Feel free to send me email or come to ask questions.
Please, no handwritten solutions. Be sure your name appears on the top of each page.
Please present your algorithms in both pseudocode and English. That is, give a precise formulation of
your algorithm as pseudocode and also explain in one or two concise paragraphs what your algorithm
does. Be aware that pseudocode is much simpler and more abstract than real code. Take a look at
the textbook pseudocode (e.g. Table 2.5 on page 33) to get an idea about the appropriate level of
abstraction.
The homework is due at 4:00 pm on the due date. Email BOTH your write-up and your code to
the TA. Please do NOT hand in a hard copy of your write-up. Please put <userid>CS446 hw3
submission” as the subject line of the email when you submit your homework to([email protected])
Introduction
In this problem set we will study the Named Entity Recognition (NER) problem using
Learning Based Java (LBJ). The goal of this problem set is to allow you to experience the
process of developing a classifier for a real world problem and appreciate the importance
of feature engineering as a significant component in the development process as well as a
crucial factor in the eventual performance of the classifier.

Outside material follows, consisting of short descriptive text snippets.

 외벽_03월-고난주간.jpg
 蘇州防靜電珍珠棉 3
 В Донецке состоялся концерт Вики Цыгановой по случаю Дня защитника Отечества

Training data, some Java sources, and a Makefile that will come in handy are provided on the
CS446 website. Javadoc for those sources will also be available there. The data is given in a
file containing tab delimited lines of text. Each line describes a single word, and sentences
are separated by newlines. For this problem set, we will only be interested in the information
in the first and sixth fields of each line. You can get the data from:
http://l2r.cs.uiuc.edu/danr/Teaching/CS446-08/Hw/hw3/Reuters2003.tgz
Named Entity Recognition
The NER problem is the problem of identifying which phrases in natural language text refer
to named entities. Named entities can be identified at various levels of coarseness. In this
problem set, we will label each entity as either a person, a location, an organization, or
miscellaneous. For example:
[PER Bob Denver]went to [LOC Denver ]for a meeting of the [ORG Denver
Musicians Association].
Annotated data for this task is typically presented with separate annotations for each word.
Thus, a tag (such as PER) is split into B-tag and I-tag to indicate the first word (or beginning)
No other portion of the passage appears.